What is “universal?” Does it mean a state or district is using it for all students, to detect all possible educational challenges and opportunities (some people are using these tests as doorways to gifted-and-talented programs)? What about “screener?” Does this term mean the test functions like a complete blood count, designed to check for a wide range of potential flags that could trigger a more targeted follow-up test?
Unfortunately, there are no answers to these questions. The name “universal screener” appears to mean something different to each person who uses it. This amorphous terminology creates confusion about the way these screeners are supposed to be used, how they’re actually used. Originally conceived as a way to identify students with dyslexia—and that’s a good thing—universal screeners’ list of stated purposes and uses is as long as my Trader Joe’s shopping list.
At a recent Council of Chief State School Officers state collaborative meeting of state assessment leaders and test company representatives, Daniel Mix and Molly Buck from Curriculum Associates showed the diverse and often mutually exclusive purposes for which some states use these tests. I would not have interpreted “universal” to mean its use varies from state to state. If these tests are truly universal, their use should at least be similar, if not identical, across states. To hammer home this confusion, one state just passed a universal-screener law that requires the use of a “norm-referenced, formative assessment.” I swear, they are just trying to provoke me!
The Way Forward: Assessment Descriptions
If I had my way, we’d get rid of most of these assessment terms. Users, test companies, and others would have to describe their specific use-cases and outline the evidence that their tools can indeed be used in those ways without serious unintended negative consequences.

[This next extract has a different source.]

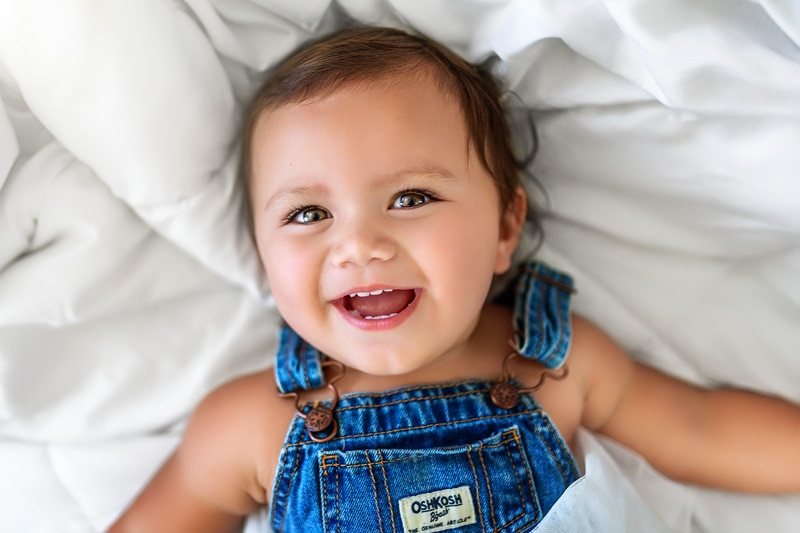 Beautiful one year old little girl laying on her parents white bed looking up at the camera in San Diego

Even early in the development phase, test developers should supply some evidence of appropriate design, such as field tests and/or cognitive labs. They could say, for example, that teachers can use a rich performance task to provide information about how well students are able to use scientific practices to make sense of an ecological phenomenon in a recent unit of instruction. They don’t have to call it an interim or unit-based test, but they should have to provide evidence indicating why this task is likely to yield valid inferences about what students know and are able to do as they study ecology.

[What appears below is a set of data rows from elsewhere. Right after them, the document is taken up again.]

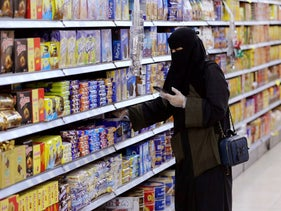 A Saudi woman wearing protective gloves shops at a supermarket in Riyadh, Saudi Arabia, May 11, 2020.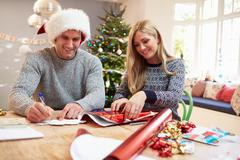 Couple Wrapping Christmas Gifts At Home Stock Photos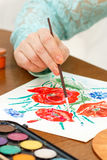 Someone painting poppy flowers. On a white sheet of paper royalty free stock image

I’m not naïve enough to think that we’ll get rid of assessment names. Changing them over and over until we find the perfect, incorruptible label, probably won’t work either, as tempting as it might be. In fact, a group of assessment experts recently told me they’re interested in changing the term “balanced assessment systems” because they’re worried it has been co-opted by the purveyors of interim assessments.

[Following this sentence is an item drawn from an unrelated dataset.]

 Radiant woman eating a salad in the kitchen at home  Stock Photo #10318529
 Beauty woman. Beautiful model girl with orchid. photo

When I argue here for descriptions instead of names, I realize I’m asking for longer statements in this age of ubiquitous abbreviations. But we owe it to those we serve, especially students, to be as clear as possible about what different assessments do, and that means being clear with our language.
When educators use assessments with labels such as “formative” or “diagnostic,” they expect to get information that can support instructional decisions. When they do not, they might misunderstand what is meant by formative or diagnostic. Students lose out as well, when teachers think they are gleaning prescriptive information from certain assessments, but students are misplaced into instructional interventions not aligned with their learning needs.
So when you tell me you’re offering me an assessment that is “instructionally useful,” please define what you mean and describe the evidence that your test can provide this critical information. When you tell me your test is going to “screen” students, please tell me who it’s going to screen, what it will screen for, and what evidence you have that it can do so effectively, with limited unintended negative consequences for students and educators. Building public understanding of assessments, and using them responsibly, depend on it.